25.1.1984 gün ve 3/1 sayılı Y.İ.B.K. na göre; kural olarak fesih geriye etkili sonuçlar doğurur ise de, inşaatın bitirilme oranının haklı gösterdiği hallerde feshin ileriye etkili yapılması mümkün kabul edilmiştir. Dosya kapsamına göre inşaatın getirildiği seviye %82.03 dür. Bu seviye gerek Hukuk Genel Kurulunun, gerekse Dairemizin yerleşik uygulaması doğrultusunda feshin ileriye etkili yapılmasını haklı kılmaz. Nitekim, hükmüne uyulan Dairemizin 10.10.1996 günlü ilamında feshin geriye etkili olarak hüküm altına alınması öngörülmüş, mahkemece de usuli kazanılmış hak sağlayan Dairemiz bozması doğrultusunda taraflar arasındaki sözleşme geriye etkili olarak fesh edilmiştir. Bu şekildeki bir fesihle tarafların hukuki durumu ve mal varlıkları sözleşmenin yapıldığı tarihe dönecek, benzetmek gerekirse yanlar hiç sözleşme yapılmamış gibi bir işleme tabi tutulacaktır. Feshin doğal sonucu olarak da tarafların mal varlıklarına karşılıklı giren değerler varsa bunların sebepsiz zenginleşme hükümleri uyarınca yekdiğerine iadesi gerekir. Başka bir deyişle, yüklenici artık sözleşmeye dayanarak yaptığı iş bedelinin arsa payı devri suretiyle ödenmesini değil, para olarak ödenmesini isteyebilir. Arsa sahipleri ise; gerçekleşeceğine güvendikleri sözleşme ile yükleniciye bir kısım tapu devretmişlerse sözleşme ifa ile bitmediğinden, geriye etkili feshin doğal sonucu olarak bu tapuların iadesini talep edebilir. Somut olayda yükleniciden tapu devralan 3. kişilerin kaderi de arsa sahibi ve yüklenici arasındaki ilişkinin sonucuna bağlıdır. Daha açığını söylemek gerekirse, başlangıçta yükleniciye finans kolaylığı sağlanması için avans niteliğinde bir tapu devredilmiş ve bunu da yüklenici 3. kişilere devretmiş ise, arsa sahipleri yüklenicinin haketmediği halde 3. kişilere verdiği bu tapularında iptal ve adına tescilini isteyebilir. Hayatın olağan akışı ve MK.nun 3. maddesi bu sonucu gerektirir. Hal böyle olunca, arsa sahibinin yükleniciye geçirdiği 3. kişiler üzerindeki tüm tapuların iptal ve arsa sahipleri adına tescili yerine, Dairemiz yerleşik uygulamasına aykırı düşecek şekilde iyiniyetlerinden bahisle davanın reddi doğru olmamış kararın bu nedenle bozulması gerekmiştir.

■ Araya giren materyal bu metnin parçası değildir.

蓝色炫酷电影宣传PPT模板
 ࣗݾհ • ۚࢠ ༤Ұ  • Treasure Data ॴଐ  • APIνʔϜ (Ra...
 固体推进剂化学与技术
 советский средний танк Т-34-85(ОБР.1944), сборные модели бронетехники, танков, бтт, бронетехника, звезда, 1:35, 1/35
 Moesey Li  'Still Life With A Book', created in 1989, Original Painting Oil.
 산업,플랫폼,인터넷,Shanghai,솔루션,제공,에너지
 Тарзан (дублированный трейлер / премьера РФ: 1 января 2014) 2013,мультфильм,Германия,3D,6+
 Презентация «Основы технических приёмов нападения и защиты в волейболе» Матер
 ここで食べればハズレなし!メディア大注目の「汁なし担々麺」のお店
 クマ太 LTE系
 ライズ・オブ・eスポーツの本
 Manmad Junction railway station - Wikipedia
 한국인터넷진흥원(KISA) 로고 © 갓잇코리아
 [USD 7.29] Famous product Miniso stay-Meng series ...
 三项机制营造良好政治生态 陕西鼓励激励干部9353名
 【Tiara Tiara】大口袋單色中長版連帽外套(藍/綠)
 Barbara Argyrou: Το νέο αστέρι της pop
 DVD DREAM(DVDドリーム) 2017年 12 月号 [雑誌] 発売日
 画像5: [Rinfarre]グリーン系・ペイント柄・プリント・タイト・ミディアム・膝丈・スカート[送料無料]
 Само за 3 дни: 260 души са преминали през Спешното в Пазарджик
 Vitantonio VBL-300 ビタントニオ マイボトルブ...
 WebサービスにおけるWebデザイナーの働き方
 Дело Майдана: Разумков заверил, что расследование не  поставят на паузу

3- Az yukarıda vurgulandığı üzere sözleşme ilişkisine fesih suretiyle son verildiğinden ve aksi sözleşmede kararlaştırılmadığından davacıların kira yada ceza gibi bir taleplerinin dinlenme olanağı yokken, cezai şarta ilişkin istemlerinin reddi yerine hüküm altına alınması da yanlış olup, kararın yüklenici D. Y. yararına bozulması gerekir.

4- Yukarıdaki 2 numaralı bentte yazılan bozma sebebine göre de davalılar P. ve B. K.'ın temyiz itirazlarının incelenmesi gerekmemiştir.

SONUÇ : Yukarıda 1. bentte açıklanan nedenlerle arsa sahipleri ile yüklenicinin diğer temyiz itirazlarının reddine, temyiz olunan kararın 2. bent uyarınca arsa sahipleri, 3. bent uyarınca da davalı yüklenici yararına BOZULMASINA, birleştirilen dosya davalılarından B. ve P. K.'ın 4. bentte açıklanan nedenlerle temyiz itirazlarının incelenmesine yer olmadığına, 10.3.2003 tarihinde oybirliğiyle karar verildi.